The present invention has been described with reference to a screen for cathode tubes. It is clear to those skilled in the art that the device of the present invention can also be used to clamp any substantially parallelepiped-shaped parts.

Claims

1. A device for holding a substantially parallelpiped-shaped part in position, comprising:

a base;

a support device fixed to said base and on which said part rests, said supporting device including means for pre-positioning the part, solidly joined to the base, and at least three supporting points fixed to the base so as to be vertically movable and at least two supporting elements for clamping the part on two opposite sides, said two supporting elements being fixed by a deformable quadrilateral element so that there is a continuously variable distance between said two supporting elements.

2. A device according to claim 1, wherein the deformable, quadrilateral element is formed by two arms of the same length, hinged at their midpoint on the base, and by two side members, respectively hinged on the opposite ends of the two arms, a supporting element being fixed to one end of a side member while the other supporting element is fixed to the other end of the other side member.
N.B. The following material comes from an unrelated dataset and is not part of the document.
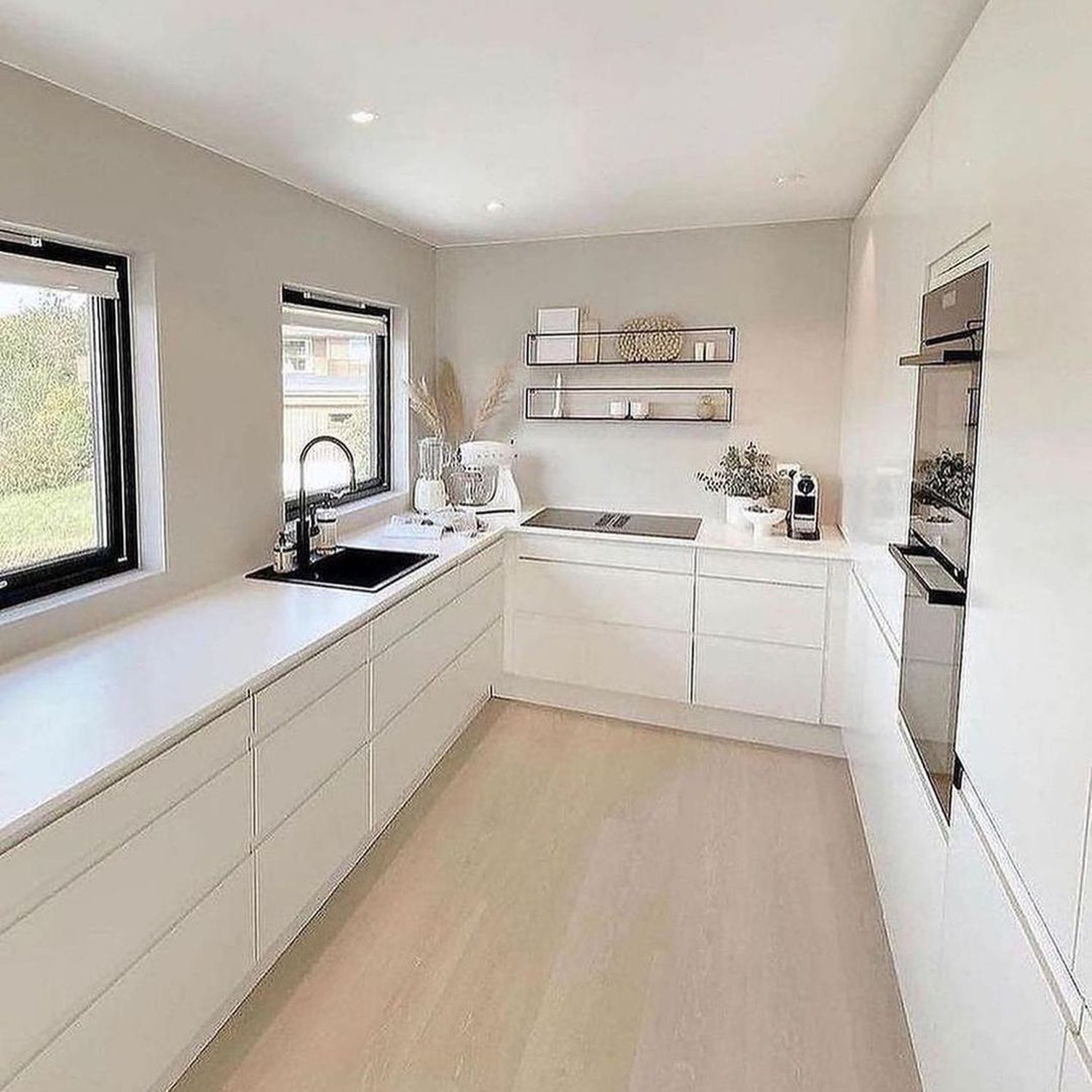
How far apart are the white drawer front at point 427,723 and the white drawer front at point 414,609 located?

3. A device according to any of the claim 1, further comprising a means exerting force on the two supporting elements in the position where they are at a minimum distance from each other.

4. A device according to claim 3, wherein the means exerting force on the two supporting elements in the position where they are at the minimum distance from each other consists of at least one spring fixed between the two supporting elements.

5. A device according to claim 3, wherein the means exerting force on the two supporting elements in their position where they are at a minimum distance from each other is constituted by two springs, each fixed between a supporting element and the end of the side member of the other supporting element.

6. A device according to claim 1, wherein each supporting point is provided at the end of a lever hinged on the base, the position of said lever being fixed by a stop which is solidly joined to one of the side members.